* [TASK DIRECTIONS]:
Locate each line in the material below that contains the word "clump" and copy it out. Count a line only if its capitalization matches.

* [MATERIAL]:
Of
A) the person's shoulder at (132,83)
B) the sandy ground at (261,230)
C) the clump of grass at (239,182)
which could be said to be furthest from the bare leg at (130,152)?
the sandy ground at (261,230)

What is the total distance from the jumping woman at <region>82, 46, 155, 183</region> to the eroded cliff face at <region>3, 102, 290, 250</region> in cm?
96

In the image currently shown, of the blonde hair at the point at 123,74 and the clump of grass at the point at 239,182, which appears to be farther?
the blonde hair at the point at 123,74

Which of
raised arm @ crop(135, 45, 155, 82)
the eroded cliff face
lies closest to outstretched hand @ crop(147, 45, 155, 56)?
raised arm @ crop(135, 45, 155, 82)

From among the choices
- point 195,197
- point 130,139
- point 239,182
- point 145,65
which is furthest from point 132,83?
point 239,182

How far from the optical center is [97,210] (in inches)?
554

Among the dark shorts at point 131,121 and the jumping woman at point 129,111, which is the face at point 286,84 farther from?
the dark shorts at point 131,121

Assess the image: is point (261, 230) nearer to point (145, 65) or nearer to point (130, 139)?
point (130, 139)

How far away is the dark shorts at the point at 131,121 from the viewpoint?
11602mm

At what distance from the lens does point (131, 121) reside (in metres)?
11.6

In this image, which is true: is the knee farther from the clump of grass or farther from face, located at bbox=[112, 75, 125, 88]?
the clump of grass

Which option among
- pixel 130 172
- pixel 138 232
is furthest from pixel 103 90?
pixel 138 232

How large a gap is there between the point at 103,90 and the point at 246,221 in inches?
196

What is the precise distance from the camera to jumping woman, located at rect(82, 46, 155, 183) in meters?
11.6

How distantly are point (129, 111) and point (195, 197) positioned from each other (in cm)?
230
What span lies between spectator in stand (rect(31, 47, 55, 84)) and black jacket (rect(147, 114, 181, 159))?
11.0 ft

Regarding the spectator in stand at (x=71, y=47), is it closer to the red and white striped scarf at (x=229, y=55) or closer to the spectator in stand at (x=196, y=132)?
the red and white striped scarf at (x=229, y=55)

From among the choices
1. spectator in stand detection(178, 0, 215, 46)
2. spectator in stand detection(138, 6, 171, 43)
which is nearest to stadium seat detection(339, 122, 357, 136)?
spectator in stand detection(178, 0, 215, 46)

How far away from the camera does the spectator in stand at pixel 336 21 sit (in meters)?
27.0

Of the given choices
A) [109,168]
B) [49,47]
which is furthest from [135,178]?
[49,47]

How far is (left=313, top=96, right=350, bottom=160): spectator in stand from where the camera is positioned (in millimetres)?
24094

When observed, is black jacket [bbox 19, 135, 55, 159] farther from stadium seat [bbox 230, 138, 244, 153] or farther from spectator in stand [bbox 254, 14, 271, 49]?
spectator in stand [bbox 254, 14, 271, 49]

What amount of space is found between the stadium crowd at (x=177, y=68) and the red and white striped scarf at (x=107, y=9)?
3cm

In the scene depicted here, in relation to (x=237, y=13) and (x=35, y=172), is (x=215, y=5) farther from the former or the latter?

* [EXERCISE OUTPUT]:
C) the clump of grass at (239,182)
In the image currently shown, of the blonde hair at the point at 123,74 and the clump of grass at the point at 239,182, which appears to be farther?
In this image, which is true: is the knee farther from the clump of grass or farther from face, located at bbox=[112, 75, 125, 88]?
the clump of grass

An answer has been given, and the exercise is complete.